2.0 Information Technologies Support Synthesis Curricular Reform

Synthesis is developing blueprints for model programs that will systematically restructure our undergraduate curricula to meet the needs and competitive pressures of the twenty-first century. Enabled by the infrastructure provided by NEEDS, courseware material in digital form is being developed towards adding synthesis concepts throughout the curricula, with emphasis on:

  1. Synthesis Interdisciplinary Content: Synthesis curricula exposes students to creative synthesizing and open-ended problem solving experiences, teaching process in addition to content. It emphasizes interdisciplinary and multidisciplinary areas of engineering that are critical to national competitiveness.
  2. Concurrent Engineering and Industry Practice: Concurrent engineering and life-cycle design are important aspects of Synthesis curricula. Because concurrent application of multiple disciplines through the design cycle often require team design experience, team building and group experiences are an integral part of the learning environment. Industry "best practices" are brought into the classroom through involvement in Synthesis projects and multimedia case studies of engineering design.
  3. Laboratory/Hands-On Experience: The laboratory courses offer students hands-on experience in solving open-ended engineering problems requiring teamwork, experimental design, and the integration of phenomenological theory with actual system behavior. The computer is central in the laboratory experience in controlling experiments and providing data acquisition, system modeling, and data analysis capabilities.
  4. Communication and Social Context: Engineering is a social activity. The engineer as a decision-maker must be able to evaluate and communicate the social implications of technology. The engineer as a driver of product realization must work with multidisciplinary teams, customers, and vendors. Synthesis curricula provides opportunities for students to develop their written, verbal, and graphical communication skills. Design opportunities allow students to participate in teamwork with people of different levels of experience and diverse backgrounds. Societal factors and sensitivity to ethnic and cultural diversity are important element in synthesis curricula.
  5. Advanced Delivery Systems and Learning Environments: NEEDS will drive revolutionary change in the classroom. Courseware modules must be designed for easy update and effective use in a wide range of settings, including classrooms, laboratories, and other student environments. Courseware must be designed to encourage active learning and accommodate different learning styles among the student population. It must also emphasize creative use of time with less drudgery and rote lectures. NEEDS will facilitate rapid transfer of new technologies into the curriculum through its modular approach and as a shared resource.
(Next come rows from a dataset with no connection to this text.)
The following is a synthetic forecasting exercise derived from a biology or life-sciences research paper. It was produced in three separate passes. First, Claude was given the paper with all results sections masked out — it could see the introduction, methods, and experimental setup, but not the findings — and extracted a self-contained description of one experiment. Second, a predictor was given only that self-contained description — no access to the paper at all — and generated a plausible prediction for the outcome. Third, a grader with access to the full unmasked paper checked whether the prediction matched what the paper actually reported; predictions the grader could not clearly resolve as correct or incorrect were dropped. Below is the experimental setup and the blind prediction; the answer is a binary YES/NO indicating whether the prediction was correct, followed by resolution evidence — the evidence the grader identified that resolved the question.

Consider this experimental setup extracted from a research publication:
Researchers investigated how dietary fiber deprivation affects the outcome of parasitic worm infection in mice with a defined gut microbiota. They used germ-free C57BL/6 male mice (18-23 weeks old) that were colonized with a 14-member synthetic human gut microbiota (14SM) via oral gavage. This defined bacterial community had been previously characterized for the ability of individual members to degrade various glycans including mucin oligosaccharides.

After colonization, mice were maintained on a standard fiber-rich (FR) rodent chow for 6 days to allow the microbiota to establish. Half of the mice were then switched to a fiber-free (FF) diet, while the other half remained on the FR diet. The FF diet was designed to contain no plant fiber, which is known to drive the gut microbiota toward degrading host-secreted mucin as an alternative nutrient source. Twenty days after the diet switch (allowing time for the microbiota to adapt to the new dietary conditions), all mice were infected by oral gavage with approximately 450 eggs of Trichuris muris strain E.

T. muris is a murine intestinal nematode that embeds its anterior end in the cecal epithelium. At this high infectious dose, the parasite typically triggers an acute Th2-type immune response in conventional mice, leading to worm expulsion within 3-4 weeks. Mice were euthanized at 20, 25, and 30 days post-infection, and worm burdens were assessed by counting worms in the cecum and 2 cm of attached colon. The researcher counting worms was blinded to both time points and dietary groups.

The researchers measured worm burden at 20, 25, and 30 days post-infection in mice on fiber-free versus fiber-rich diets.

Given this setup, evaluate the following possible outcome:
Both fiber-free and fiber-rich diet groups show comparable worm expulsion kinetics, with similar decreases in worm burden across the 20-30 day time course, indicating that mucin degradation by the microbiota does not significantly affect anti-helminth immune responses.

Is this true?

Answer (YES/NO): NO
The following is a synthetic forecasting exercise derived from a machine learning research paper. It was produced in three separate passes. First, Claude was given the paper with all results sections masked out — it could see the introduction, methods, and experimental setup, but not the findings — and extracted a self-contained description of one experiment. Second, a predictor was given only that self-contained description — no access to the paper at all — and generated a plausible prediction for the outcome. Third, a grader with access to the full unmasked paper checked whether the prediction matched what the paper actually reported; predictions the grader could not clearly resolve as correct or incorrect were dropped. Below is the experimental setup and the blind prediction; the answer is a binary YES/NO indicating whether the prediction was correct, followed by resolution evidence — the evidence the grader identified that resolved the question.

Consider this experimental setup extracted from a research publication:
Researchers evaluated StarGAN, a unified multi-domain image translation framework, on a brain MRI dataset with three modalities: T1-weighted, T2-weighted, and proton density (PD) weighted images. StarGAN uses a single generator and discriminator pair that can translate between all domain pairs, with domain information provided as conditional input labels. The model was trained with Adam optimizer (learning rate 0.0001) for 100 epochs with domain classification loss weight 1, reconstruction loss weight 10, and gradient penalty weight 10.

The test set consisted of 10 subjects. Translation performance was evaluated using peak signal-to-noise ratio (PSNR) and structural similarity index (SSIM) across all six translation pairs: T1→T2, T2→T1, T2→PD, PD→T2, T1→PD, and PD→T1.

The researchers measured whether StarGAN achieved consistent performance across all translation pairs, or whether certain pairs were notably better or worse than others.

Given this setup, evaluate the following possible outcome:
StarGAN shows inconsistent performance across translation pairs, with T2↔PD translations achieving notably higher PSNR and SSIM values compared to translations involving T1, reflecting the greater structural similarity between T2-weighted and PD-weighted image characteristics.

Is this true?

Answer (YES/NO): YES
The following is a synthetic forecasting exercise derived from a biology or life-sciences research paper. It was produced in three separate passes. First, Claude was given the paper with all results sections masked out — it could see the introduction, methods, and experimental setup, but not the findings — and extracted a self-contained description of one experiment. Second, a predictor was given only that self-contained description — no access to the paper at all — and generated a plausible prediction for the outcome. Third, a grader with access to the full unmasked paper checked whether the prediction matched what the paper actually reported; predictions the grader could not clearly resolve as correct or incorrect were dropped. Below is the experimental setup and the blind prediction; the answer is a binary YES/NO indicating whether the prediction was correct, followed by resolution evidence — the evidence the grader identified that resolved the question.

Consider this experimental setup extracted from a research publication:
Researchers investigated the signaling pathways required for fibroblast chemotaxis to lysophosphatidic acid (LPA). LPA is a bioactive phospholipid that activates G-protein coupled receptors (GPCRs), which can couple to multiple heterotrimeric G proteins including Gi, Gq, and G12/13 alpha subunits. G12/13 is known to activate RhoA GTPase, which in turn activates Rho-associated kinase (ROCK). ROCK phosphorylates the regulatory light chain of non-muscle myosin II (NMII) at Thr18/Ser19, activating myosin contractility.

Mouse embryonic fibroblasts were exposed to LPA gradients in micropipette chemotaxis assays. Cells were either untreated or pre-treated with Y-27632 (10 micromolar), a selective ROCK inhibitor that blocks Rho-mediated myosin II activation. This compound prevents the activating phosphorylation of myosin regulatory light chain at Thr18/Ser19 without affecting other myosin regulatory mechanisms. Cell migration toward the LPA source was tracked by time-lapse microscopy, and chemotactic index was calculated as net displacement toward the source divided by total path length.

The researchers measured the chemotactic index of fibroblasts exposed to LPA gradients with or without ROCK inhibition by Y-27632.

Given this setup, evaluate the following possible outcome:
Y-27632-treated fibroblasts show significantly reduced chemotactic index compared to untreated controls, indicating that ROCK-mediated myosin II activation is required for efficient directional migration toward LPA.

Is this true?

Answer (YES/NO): YES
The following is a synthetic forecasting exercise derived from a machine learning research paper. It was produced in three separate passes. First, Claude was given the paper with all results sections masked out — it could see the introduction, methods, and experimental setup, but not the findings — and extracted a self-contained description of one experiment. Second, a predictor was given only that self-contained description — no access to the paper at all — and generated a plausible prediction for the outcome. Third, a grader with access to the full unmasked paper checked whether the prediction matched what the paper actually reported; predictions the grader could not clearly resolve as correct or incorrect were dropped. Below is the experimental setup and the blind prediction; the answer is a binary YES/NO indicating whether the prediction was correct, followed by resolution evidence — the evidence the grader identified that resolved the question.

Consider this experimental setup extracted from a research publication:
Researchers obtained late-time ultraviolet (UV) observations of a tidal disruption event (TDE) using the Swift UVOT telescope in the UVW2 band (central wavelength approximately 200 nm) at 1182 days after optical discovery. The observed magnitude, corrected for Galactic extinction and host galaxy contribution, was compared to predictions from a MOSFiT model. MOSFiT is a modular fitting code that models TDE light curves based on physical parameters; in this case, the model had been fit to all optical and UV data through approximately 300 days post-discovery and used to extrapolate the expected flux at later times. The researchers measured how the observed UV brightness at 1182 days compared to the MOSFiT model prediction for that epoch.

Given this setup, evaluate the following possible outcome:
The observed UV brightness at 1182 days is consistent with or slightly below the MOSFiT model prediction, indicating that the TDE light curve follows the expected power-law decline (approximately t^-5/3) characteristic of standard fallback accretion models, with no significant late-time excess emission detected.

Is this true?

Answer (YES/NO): NO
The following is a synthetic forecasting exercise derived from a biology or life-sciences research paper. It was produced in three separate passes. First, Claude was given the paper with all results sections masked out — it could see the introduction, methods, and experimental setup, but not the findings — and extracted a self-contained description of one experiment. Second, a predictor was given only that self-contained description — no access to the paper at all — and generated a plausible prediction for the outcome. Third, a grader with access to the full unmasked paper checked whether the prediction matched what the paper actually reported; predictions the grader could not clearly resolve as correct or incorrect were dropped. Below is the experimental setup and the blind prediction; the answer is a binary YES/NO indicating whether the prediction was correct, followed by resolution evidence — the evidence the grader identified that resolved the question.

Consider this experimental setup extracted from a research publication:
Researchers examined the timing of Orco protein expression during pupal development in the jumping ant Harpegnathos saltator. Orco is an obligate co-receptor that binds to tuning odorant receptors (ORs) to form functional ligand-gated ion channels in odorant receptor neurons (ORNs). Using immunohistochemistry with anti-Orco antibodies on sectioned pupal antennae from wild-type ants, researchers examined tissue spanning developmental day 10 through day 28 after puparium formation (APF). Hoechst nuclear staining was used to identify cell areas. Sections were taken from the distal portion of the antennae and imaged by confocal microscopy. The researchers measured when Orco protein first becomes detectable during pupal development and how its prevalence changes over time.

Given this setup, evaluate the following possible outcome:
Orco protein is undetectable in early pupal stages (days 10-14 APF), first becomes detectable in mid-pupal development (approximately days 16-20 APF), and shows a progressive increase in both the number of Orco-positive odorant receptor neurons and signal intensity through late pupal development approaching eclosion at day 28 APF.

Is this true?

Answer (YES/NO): NO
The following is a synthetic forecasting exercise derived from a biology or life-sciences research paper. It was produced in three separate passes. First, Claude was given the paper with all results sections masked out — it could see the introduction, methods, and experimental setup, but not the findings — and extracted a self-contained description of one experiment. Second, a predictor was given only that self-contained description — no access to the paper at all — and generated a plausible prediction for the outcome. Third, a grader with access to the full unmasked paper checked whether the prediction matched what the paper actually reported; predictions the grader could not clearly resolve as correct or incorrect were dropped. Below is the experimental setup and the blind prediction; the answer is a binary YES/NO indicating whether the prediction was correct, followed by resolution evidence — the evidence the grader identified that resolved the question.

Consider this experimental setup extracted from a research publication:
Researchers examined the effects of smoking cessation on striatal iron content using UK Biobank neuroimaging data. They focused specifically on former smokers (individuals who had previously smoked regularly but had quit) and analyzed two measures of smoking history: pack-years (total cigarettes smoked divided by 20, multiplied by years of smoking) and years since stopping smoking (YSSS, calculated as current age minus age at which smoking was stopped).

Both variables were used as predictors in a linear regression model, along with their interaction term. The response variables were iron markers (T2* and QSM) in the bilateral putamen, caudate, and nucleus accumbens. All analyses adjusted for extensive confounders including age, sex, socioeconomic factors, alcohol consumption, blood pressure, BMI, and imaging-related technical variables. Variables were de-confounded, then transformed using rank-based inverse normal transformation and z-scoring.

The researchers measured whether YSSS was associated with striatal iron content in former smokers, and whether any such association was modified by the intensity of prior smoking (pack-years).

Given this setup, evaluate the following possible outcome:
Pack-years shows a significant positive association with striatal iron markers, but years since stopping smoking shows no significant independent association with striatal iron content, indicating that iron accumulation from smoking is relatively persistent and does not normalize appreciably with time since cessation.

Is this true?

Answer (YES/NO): NO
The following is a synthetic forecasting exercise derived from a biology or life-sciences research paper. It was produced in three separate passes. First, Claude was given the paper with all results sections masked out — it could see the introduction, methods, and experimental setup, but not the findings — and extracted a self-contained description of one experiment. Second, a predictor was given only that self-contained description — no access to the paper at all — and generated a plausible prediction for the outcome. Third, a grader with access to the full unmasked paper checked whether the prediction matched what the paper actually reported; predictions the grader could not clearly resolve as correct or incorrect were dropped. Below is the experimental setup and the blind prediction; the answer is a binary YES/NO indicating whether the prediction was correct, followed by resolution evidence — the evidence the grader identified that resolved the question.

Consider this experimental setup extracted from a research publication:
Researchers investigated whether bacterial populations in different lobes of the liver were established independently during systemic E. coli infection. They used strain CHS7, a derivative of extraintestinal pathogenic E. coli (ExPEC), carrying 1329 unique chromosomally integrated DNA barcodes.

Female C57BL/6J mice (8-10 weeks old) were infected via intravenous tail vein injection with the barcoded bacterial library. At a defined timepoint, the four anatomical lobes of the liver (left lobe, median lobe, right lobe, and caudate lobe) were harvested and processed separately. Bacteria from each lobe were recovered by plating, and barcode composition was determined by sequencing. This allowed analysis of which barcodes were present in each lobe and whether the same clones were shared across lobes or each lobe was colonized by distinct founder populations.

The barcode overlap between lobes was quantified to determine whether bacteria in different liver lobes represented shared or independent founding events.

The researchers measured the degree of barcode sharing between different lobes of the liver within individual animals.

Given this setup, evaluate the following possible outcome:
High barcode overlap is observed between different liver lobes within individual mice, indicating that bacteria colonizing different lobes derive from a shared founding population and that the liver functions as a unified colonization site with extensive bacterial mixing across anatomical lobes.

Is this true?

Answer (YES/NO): NO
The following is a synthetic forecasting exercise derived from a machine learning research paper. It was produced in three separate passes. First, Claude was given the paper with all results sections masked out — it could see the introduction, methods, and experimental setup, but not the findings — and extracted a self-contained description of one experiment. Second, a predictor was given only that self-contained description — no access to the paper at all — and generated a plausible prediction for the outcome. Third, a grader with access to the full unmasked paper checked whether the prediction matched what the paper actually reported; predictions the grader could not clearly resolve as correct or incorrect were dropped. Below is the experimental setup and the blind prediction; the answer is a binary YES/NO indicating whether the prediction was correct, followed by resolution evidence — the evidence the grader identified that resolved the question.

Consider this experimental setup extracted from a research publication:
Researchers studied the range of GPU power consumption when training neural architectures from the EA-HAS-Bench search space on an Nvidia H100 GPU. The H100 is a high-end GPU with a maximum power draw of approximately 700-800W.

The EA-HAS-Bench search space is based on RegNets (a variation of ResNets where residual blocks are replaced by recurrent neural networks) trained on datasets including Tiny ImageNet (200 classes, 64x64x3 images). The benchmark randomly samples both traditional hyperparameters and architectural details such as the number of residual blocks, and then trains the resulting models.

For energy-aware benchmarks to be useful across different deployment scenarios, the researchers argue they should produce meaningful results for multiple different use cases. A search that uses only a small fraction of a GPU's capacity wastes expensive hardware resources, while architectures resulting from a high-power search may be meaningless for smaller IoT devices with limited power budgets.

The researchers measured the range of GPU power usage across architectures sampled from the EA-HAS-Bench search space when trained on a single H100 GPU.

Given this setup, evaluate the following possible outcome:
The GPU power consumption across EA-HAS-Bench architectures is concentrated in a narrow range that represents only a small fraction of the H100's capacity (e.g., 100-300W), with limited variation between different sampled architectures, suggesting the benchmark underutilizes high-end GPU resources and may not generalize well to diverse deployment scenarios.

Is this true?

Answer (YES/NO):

The ambitious goals of Synthesis-based curricula, in which diverse elements of engineering education are unified, requires that diverse resources be available to an instructor through a national database to be retrieved and assembled into a unified course. To meet this need, collections of modular, digital courseware and courseware elements highlighting synthesis concepts and pedagogy are being cataloged within the NEEDS database in several forms. Courseware elements are the constitutive quanta of courseware modules and include information and activities in a variety of media. Courseware modules are designed such that interesting elements can be distilled from several modules and joined together to create new customized modules. There exist arbitrarily many hyper linked "curriculum paths" through the courseware curriculum matrix, some of them already mapped by existing courseware modules, others to be assembled ad hoc in response to specific teaching goals or user interest. The NEEDS architecture supports these varied access and usage modes for courseware. Examples of types of courseware elements are:

Fig. 1: Synthesis-rich curriculum matrix in the NEEDS database.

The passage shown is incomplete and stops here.